══ Page extract ══

Our basic requirements for the example app we would choose for illustrative purposes in this report were that it should be a familiar, open source project, not too small, but not too big, and also complicated enough to represent the real-life complexity of a project.
Jetty is a lightweight Java application server maintained by Eclipse Foundation. One of the main benefits of Jetty is its small size and embed-ability, which open doors into many applications where a full-blown Jave EE-certified server wouldn’t quite fit right. In recent surveys by RebelLabs and Typesafe, Jetty use is reported by anywhere from 11 - 49% of developers, either embedded somewhere or as their primary app server.
As a project, Jetty is pretty cool: small enough to be comprehensible by our team writing this report, but definitely not trivial. It’s an active project used by many, it has a permissive license and its source code is nicely available from GitHub. It is also a Maven project as well, so if you’re using Maven (64% of you reading this are!) then your project’s build process--which we’re trying to generally improve with code analysis--will share similarities with Jetty’s build process.
Ok, we’ve covered most of the basics, so let’s move forward! In the upcoming chapters, we discuss how to install and integrate your tool of choice, how to avoid getting 10,000 errors just 5 minutes after starting up, common pitfalls to watch out for, and more. We even show you our own SonarQube installation and which plugins we use to test JRebel and LiveRebel.
"If you set up Checkstyle with a basic set of rules defining your code style (and run it as part of your build), you spend a lot less time arguing about the placement of brackets and whitespace, and more time talking about actual software design." — Trisha Gee, Java Engineer at MongoDB
Installation and setup with FindBugs, Checkstyle, PMD and Coverity (SonarQube comes later)
Setting up a code quality analysis tool is sometimes a somewhat cumbersome task. Luckily, there are Maven plugins available for almost all of them: FindBugs, Checkstyle and PMD. Coverity does not have any Maven plugin, but it can be still used together with Maven. And don’t worry...these tools can be executed quite easily without the Maven plugin as well.
We took the Jetty 9 source code and proceeded to set up those tools--Jetty is a fairly large and complicated project, containing over 30 different modules and tons of source code. To start off with running each tool, we modified the main pom.xml of this project. Luckily, there were already configurations in place for PMD and FindBugs, so all we needed to do was run these tools.
As each tool is actually looking for different types of problems in the source code and uses different rules for finding problems, we will see a variance in execution times and results.
As the name says - FindBugs is looking for bugs. It does some deeper analysis than most tools. We used the FindBugs-Maven plugin, which worked well out of the box:
FindBugs was the slowest of the tools we tested, but for a good reason: it performs a really deep investigation of the code, going beyond coding style issues to look at actual errors in programming logic and other possible dangers (which included its share of false positives).
[INFO] Total time: 8:40.448s
FindBugs generates 2 files for results: findbugs.xml and findbugsXml.xml. With multi-module projects, these files are generated separately for each module. The good thing about FindBugs is its ability to actually map all results together with the source code, which other tools don’t do as well out of the box, making it really easy to spot bugs and problems in your code.

═══

Written task 1:
Can you switch "sponsor decal" to "sticker" in the entries from the line with "How big is the" through the end of the entries, leaving everything else unchanged?

══ Data for processing ══

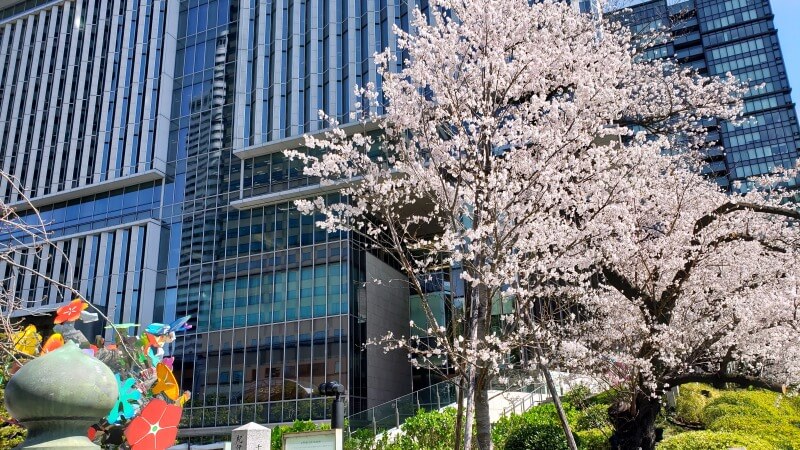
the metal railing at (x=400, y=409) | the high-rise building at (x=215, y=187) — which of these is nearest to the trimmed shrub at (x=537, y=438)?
the metal railing at (x=400, y=409)

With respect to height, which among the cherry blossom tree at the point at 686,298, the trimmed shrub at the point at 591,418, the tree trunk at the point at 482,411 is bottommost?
the trimmed shrub at the point at 591,418

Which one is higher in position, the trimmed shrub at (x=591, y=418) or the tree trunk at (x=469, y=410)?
the tree trunk at (x=469, y=410)

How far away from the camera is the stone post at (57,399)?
2.37m

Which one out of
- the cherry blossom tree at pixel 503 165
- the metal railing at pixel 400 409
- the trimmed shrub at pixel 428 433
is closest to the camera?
the cherry blossom tree at pixel 503 165

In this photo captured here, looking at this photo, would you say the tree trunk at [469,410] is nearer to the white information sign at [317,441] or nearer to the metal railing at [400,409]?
the white information sign at [317,441]

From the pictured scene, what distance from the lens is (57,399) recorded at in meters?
2.37

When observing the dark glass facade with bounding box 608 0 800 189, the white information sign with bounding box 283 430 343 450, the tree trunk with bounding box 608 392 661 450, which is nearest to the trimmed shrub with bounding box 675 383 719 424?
the tree trunk with bounding box 608 392 661 450

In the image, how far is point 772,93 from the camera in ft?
252

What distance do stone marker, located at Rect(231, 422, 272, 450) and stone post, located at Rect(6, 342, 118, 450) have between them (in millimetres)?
8177

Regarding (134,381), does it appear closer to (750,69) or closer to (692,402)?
(692,402)

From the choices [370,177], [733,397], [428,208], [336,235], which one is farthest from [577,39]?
[336,235]

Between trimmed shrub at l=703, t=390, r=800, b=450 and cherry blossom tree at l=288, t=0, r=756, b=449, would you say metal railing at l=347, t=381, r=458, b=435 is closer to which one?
trimmed shrub at l=703, t=390, r=800, b=450

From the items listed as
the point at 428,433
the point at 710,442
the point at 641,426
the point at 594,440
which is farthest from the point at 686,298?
the point at 428,433

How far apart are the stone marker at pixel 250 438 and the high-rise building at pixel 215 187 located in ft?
52.1
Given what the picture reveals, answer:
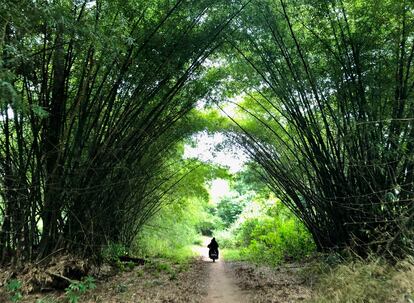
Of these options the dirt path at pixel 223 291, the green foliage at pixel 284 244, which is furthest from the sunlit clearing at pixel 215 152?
the dirt path at pixel 223 291

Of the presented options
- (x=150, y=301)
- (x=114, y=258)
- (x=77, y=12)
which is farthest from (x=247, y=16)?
(x=114, y=258)

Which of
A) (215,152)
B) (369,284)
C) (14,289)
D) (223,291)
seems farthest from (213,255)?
(369,284)

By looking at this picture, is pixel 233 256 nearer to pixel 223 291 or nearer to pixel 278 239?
pixel 278 239

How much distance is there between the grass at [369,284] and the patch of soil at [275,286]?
0.32 m

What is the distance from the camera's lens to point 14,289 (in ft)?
11.8

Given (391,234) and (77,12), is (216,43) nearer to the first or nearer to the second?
(77,12)

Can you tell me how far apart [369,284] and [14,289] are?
327 cm

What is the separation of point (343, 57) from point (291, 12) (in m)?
0.81

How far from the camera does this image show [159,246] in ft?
35.8

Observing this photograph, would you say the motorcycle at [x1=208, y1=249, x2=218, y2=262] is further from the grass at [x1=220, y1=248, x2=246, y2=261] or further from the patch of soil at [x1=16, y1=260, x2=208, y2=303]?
the patch of soil at [x1=16, y1=260, x2=208, y2=303]

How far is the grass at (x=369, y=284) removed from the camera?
2686 mm

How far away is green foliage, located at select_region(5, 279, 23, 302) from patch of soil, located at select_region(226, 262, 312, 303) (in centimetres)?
231

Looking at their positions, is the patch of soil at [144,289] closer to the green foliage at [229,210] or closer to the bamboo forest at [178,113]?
the bamboo forest at [178,113]

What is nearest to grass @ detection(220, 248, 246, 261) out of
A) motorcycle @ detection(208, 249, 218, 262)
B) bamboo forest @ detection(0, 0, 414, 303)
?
motorcycle @ detection(208, 249, 218, 262)
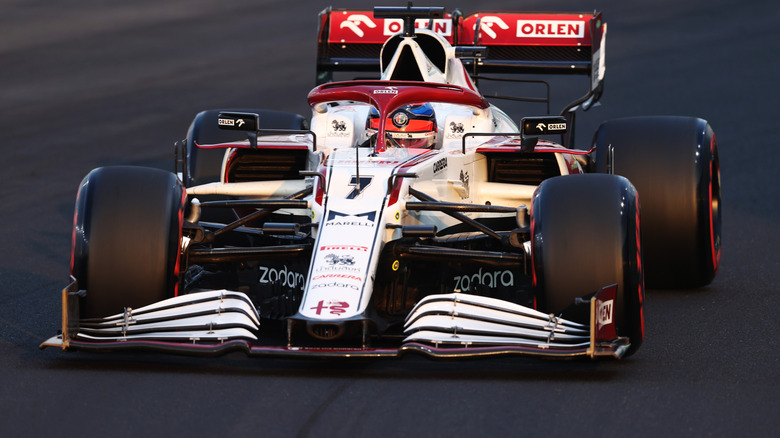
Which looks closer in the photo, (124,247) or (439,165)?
(124,247)

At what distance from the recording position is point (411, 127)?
10055 mm

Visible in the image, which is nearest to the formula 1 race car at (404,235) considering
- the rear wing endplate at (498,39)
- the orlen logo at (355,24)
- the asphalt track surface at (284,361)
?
the asphalt track surface at (284,361)

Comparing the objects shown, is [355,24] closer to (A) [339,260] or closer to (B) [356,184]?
(B) [356,184]

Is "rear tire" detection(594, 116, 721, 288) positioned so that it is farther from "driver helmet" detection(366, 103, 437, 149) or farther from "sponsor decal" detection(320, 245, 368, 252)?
"sponsor decal" detection(320, 245, 368, 252)

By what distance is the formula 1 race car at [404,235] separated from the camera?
7.49 m

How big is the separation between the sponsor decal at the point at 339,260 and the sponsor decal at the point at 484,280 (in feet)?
3.65

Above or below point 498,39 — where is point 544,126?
below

═══

Written task 2:
In the report excerpt on code analysis of Jetty, which tool was the slowest of those tested?

Exercise output 1:
How big is the separation between the sticker at the point at 339,260 and the sticker at the point at 484,280 (in feet)?
3.65

Above or below point 498,39 — where is point 544,126?
below

Exercise output 2:
FindBugs was the slowest of the tools tested.